| Assignment |
Everything in the records below from the line containing "family: Cercopithecidae" through the line containing "scientific name: Muridae" is to be reproduced exactly, those two lines included; no picture is to be copied.

| Available records |
◇ ◇ ◇ ◇ ◇ ◇ ◇

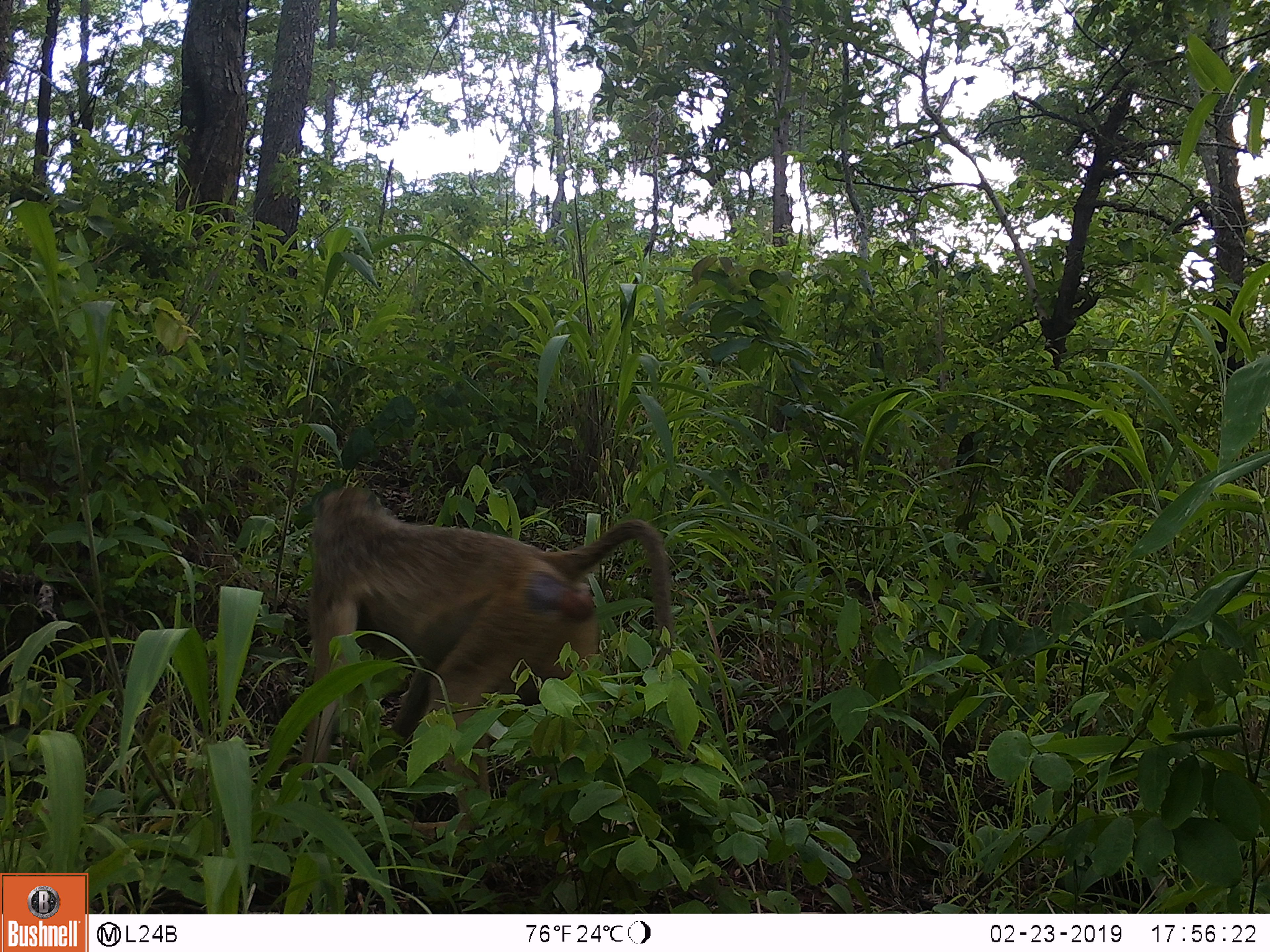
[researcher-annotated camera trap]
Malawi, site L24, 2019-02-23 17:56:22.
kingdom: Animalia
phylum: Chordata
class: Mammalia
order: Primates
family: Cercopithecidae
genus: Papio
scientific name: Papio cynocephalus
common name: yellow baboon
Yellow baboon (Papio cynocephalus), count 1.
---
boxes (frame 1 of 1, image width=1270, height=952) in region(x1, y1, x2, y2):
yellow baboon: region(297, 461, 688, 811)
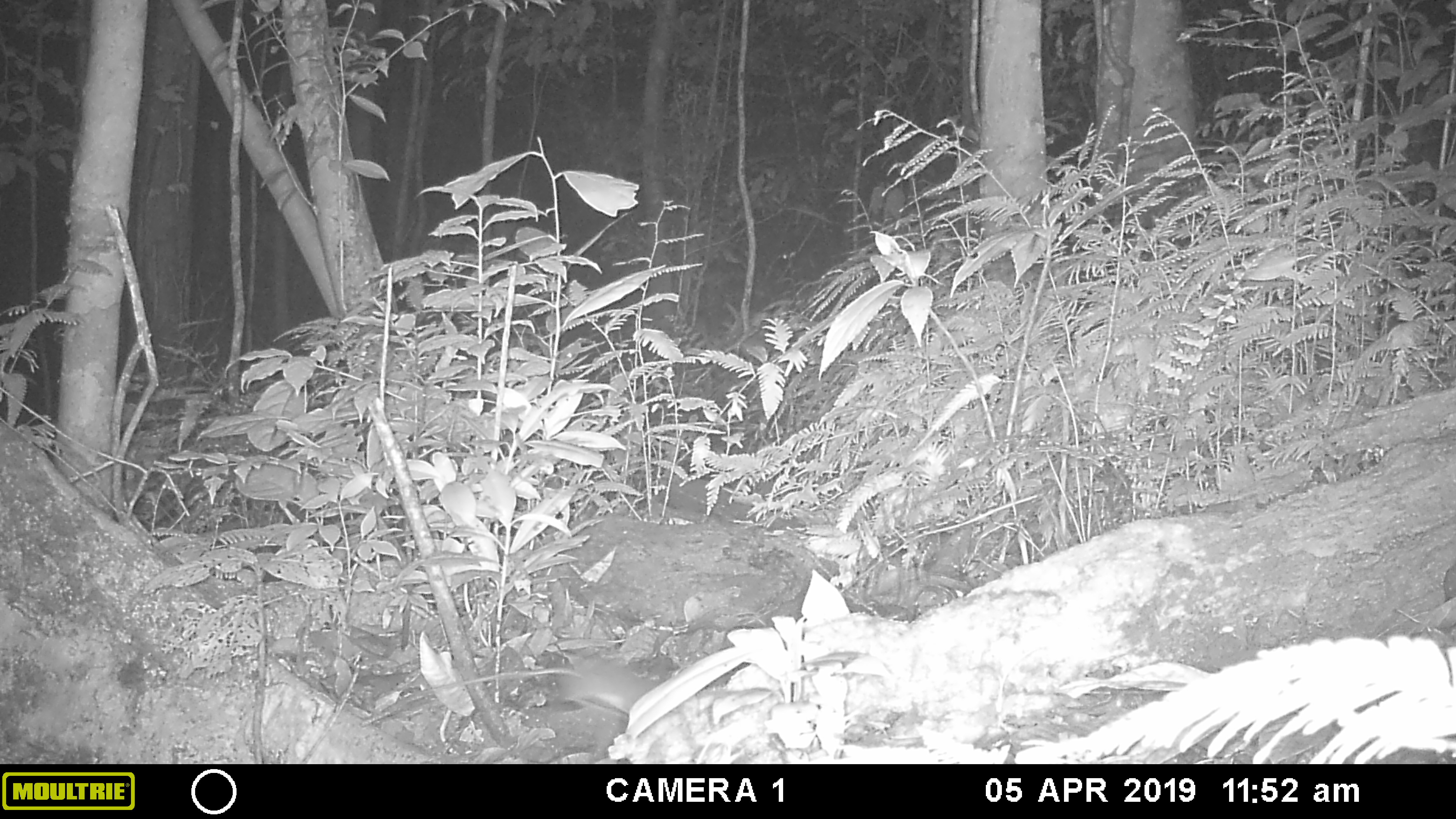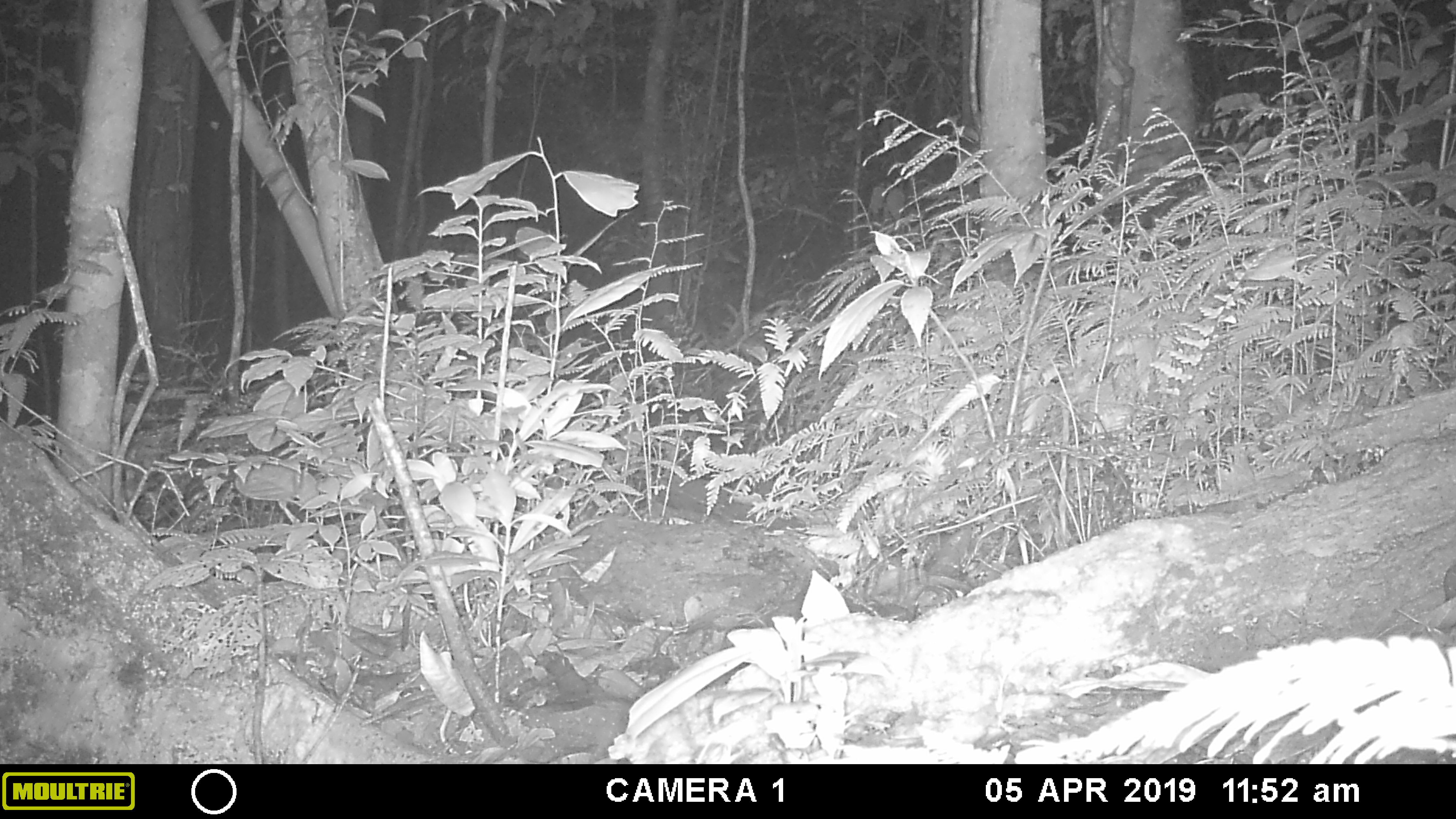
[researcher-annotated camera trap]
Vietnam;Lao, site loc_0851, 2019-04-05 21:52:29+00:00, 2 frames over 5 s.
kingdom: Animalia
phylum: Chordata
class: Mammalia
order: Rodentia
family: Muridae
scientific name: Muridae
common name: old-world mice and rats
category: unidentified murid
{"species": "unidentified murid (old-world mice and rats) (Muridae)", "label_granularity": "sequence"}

◇ ◇ ◇ ◇ ◇ ◇ ◇

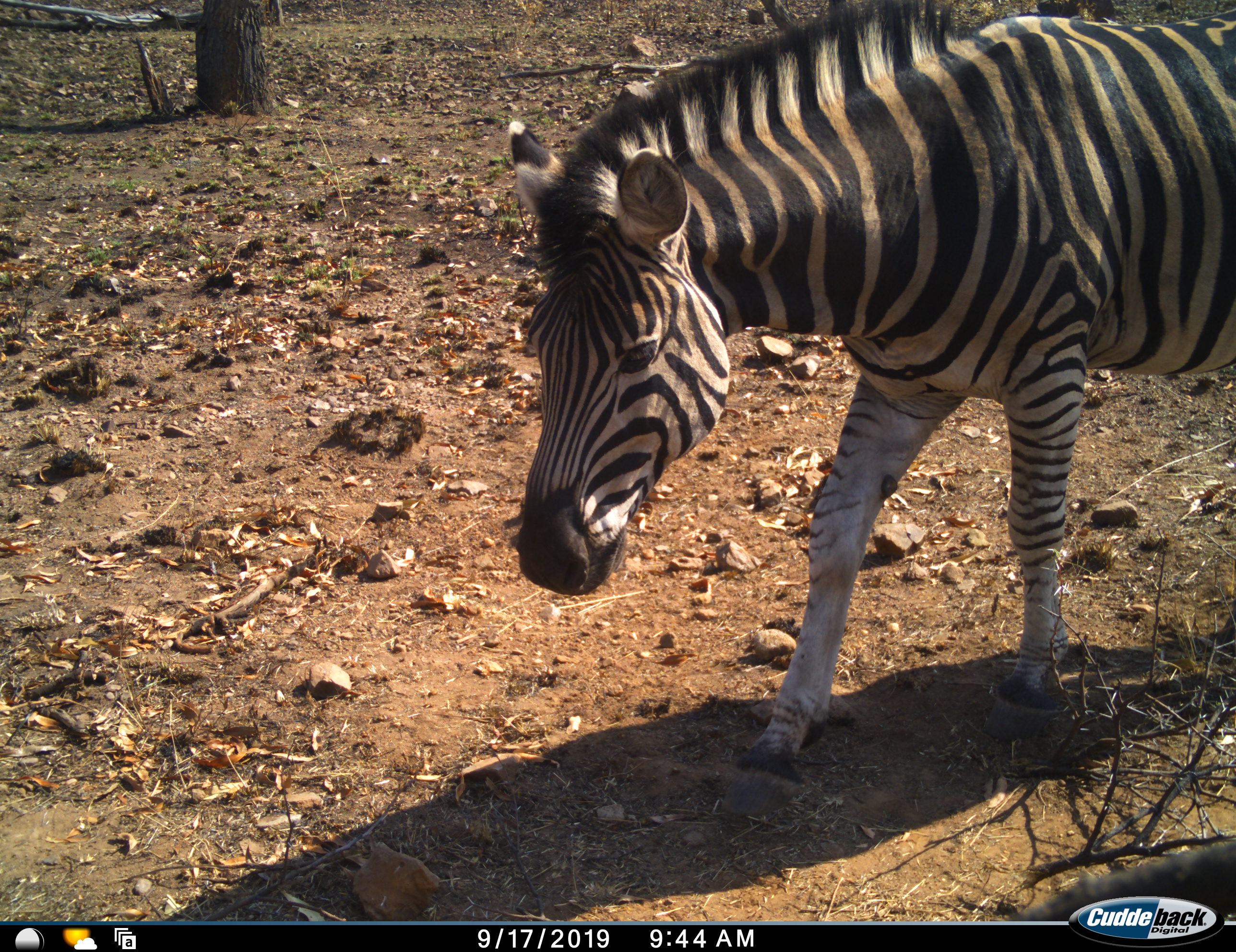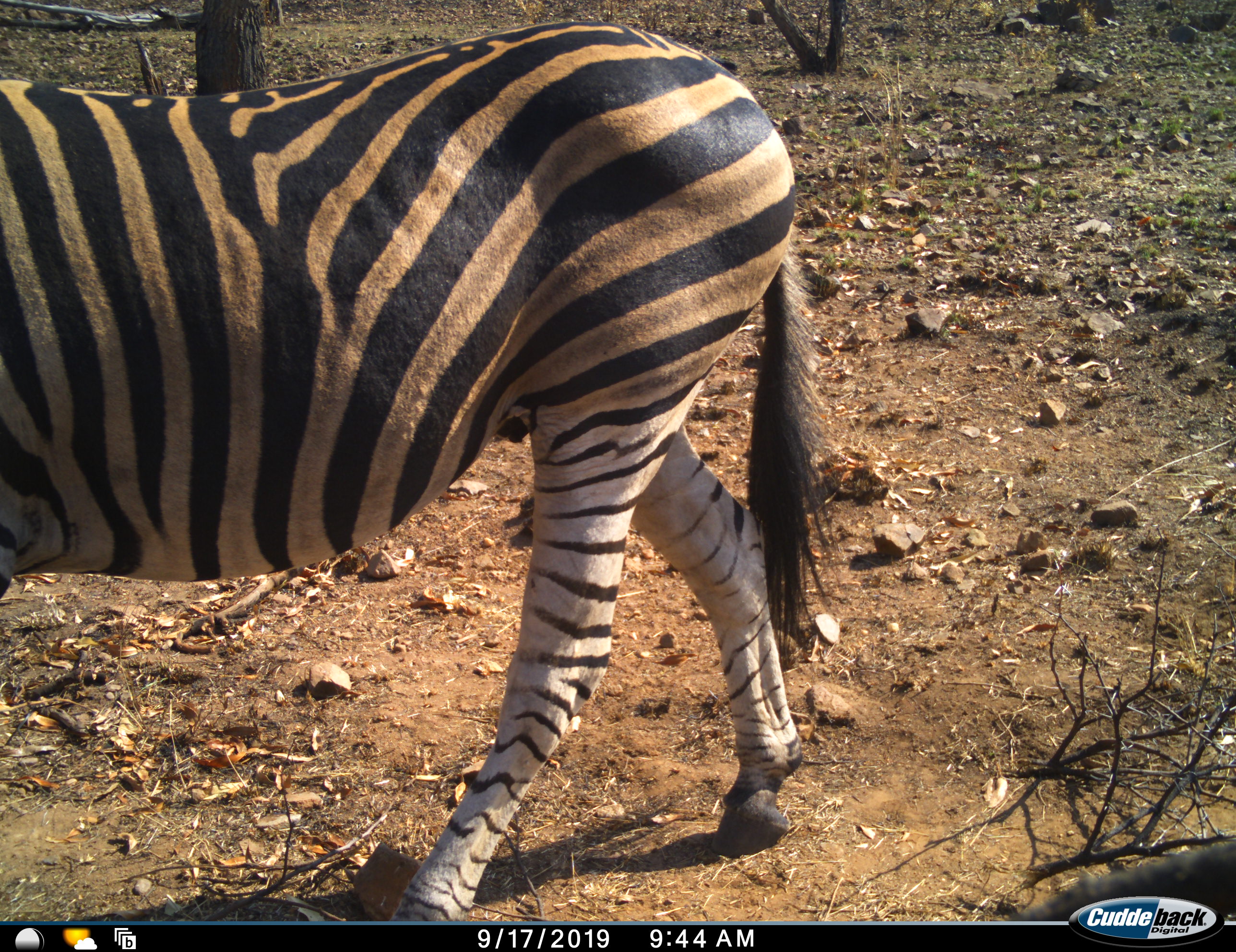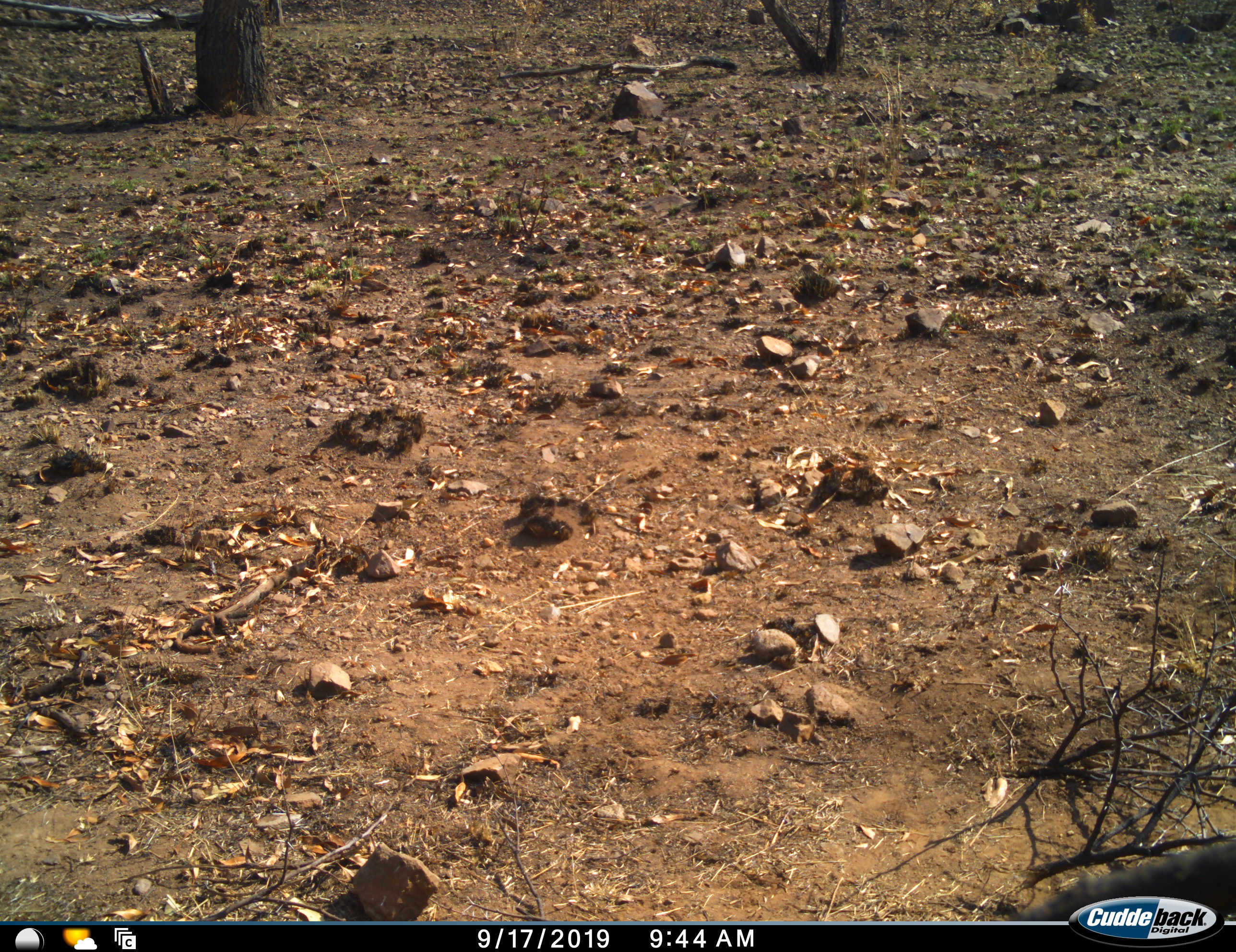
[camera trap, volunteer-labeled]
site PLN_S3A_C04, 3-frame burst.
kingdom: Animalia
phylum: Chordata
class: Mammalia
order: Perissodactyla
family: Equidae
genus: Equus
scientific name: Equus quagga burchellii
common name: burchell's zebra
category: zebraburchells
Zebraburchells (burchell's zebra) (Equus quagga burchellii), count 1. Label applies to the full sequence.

◇ ◇ ◇ ◇ ◇ ◇ ◇

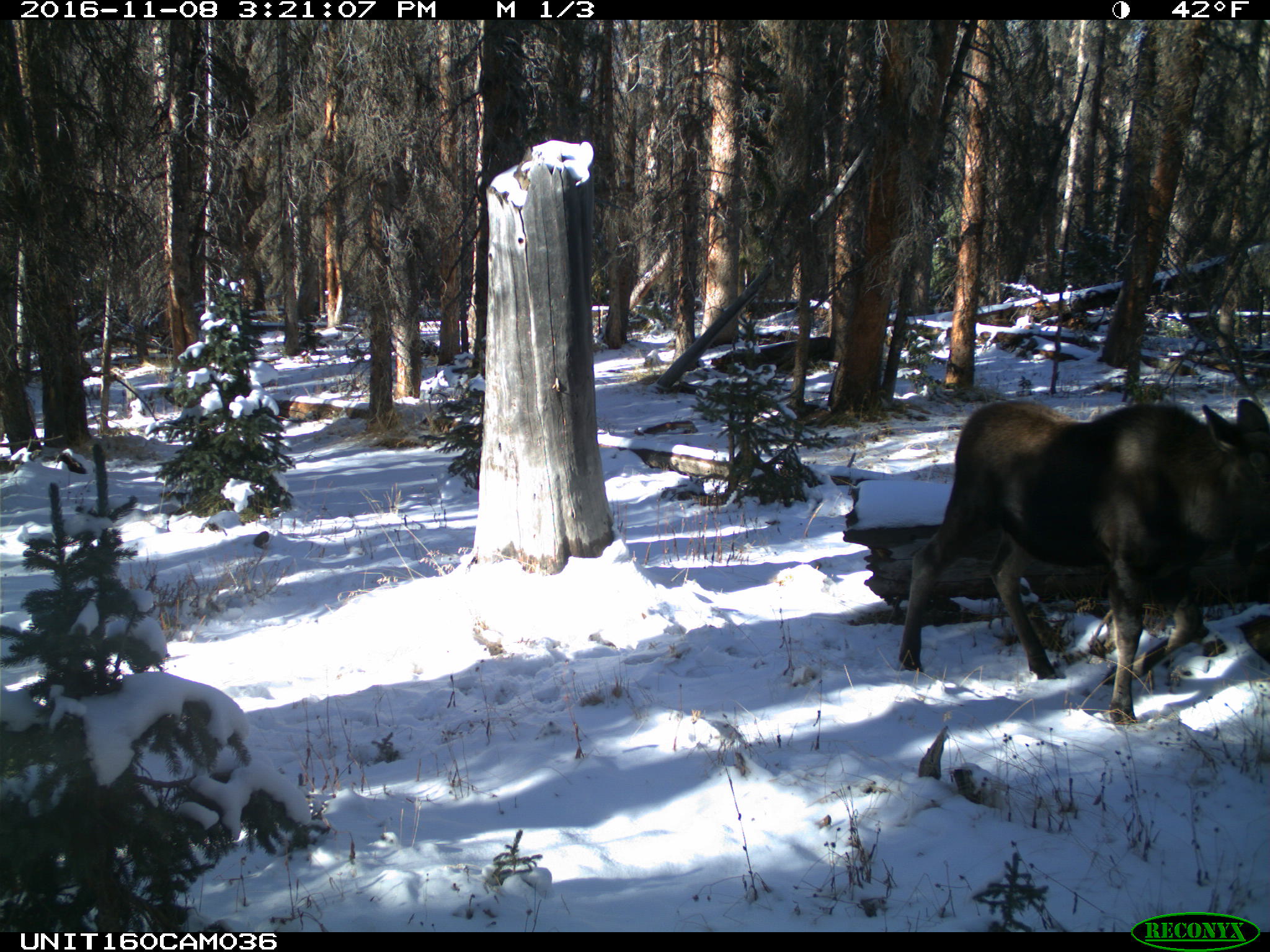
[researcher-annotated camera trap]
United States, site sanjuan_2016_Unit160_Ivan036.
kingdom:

◇ ◇ ◇ ◇ ◇ ◇ ◇

| Reply |
family: Cercopithecidae
genus: Papio
scientific name: Papio cynocephalus
common name: yellow baboon
Yellow baboon (Papio cynocephalus), count 1.
---
boxes (frame 1 of 1, image width=1270, height=952) in region(x1, y1, x2, y2):
yellow baboon: region(297, 461, 688, 811)
[researcher-annotated camera trap]
Vietnam;Lao, site loc_0851, 2019-04-05 21:52:29+00:00, 2 frames over 5 s.
kingdom: Animalia
phylum: Chordata
class: Mammalia
order: Rodentia
family: Muridae
scientific name: Muridae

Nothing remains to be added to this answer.